▶ **What the task requires**:
Please return each entry exactly as it appears, but not the pictures.

(Saved entries)
-- Opening Marker --
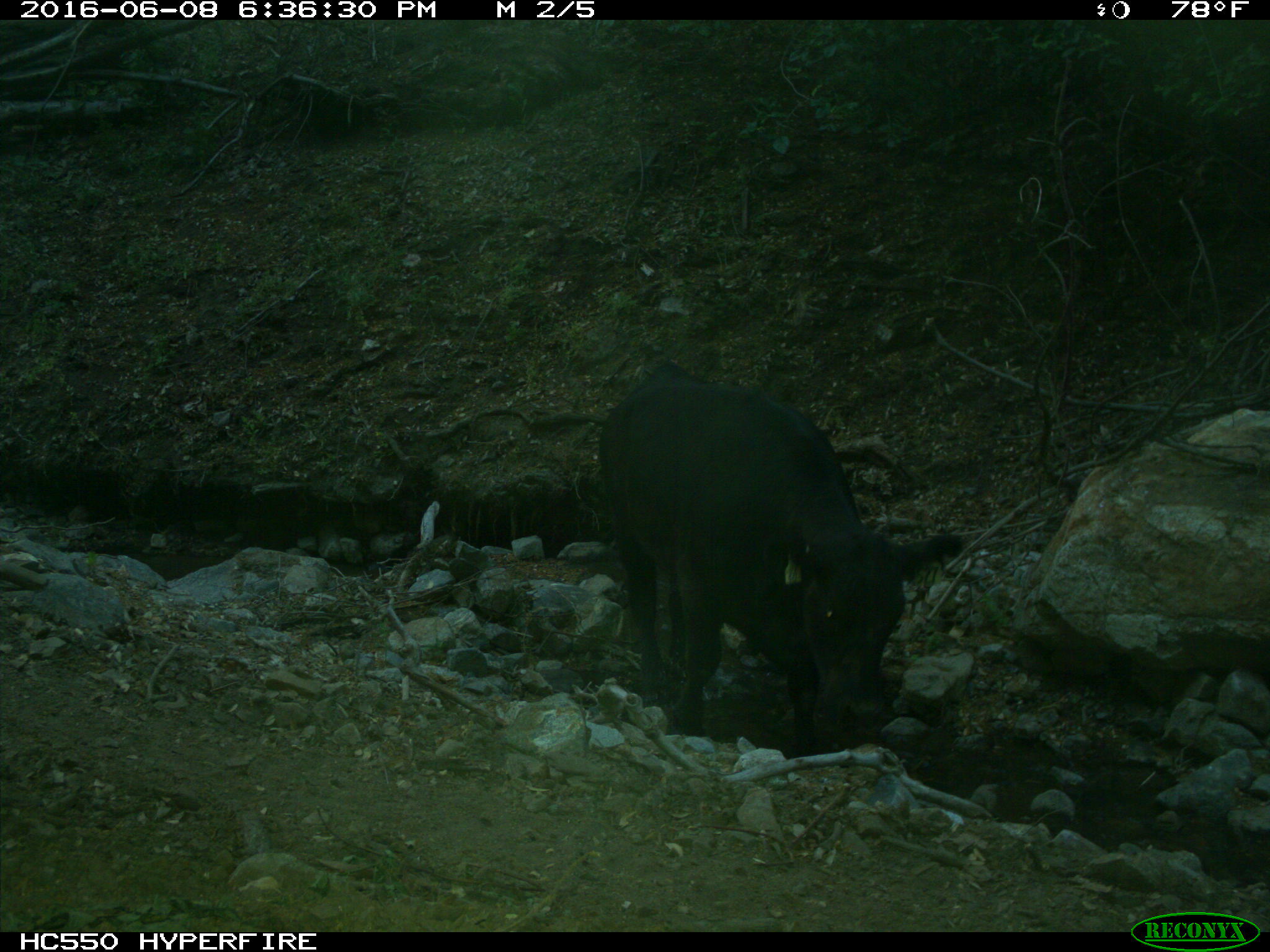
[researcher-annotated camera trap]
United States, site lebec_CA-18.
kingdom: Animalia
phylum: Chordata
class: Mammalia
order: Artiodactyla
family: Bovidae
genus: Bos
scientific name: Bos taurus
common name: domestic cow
-- Closing Marker --
▶ **Output**:
[researcher-annotated camera trap]
United States, site lebec_CA-18.
kingdom: Animalia
phylum: Chordata
class: Mammalia
order: Artiodactyla
family: Bovidae
genus: Bos
scientific name: Bos taurus
common name: domestic cow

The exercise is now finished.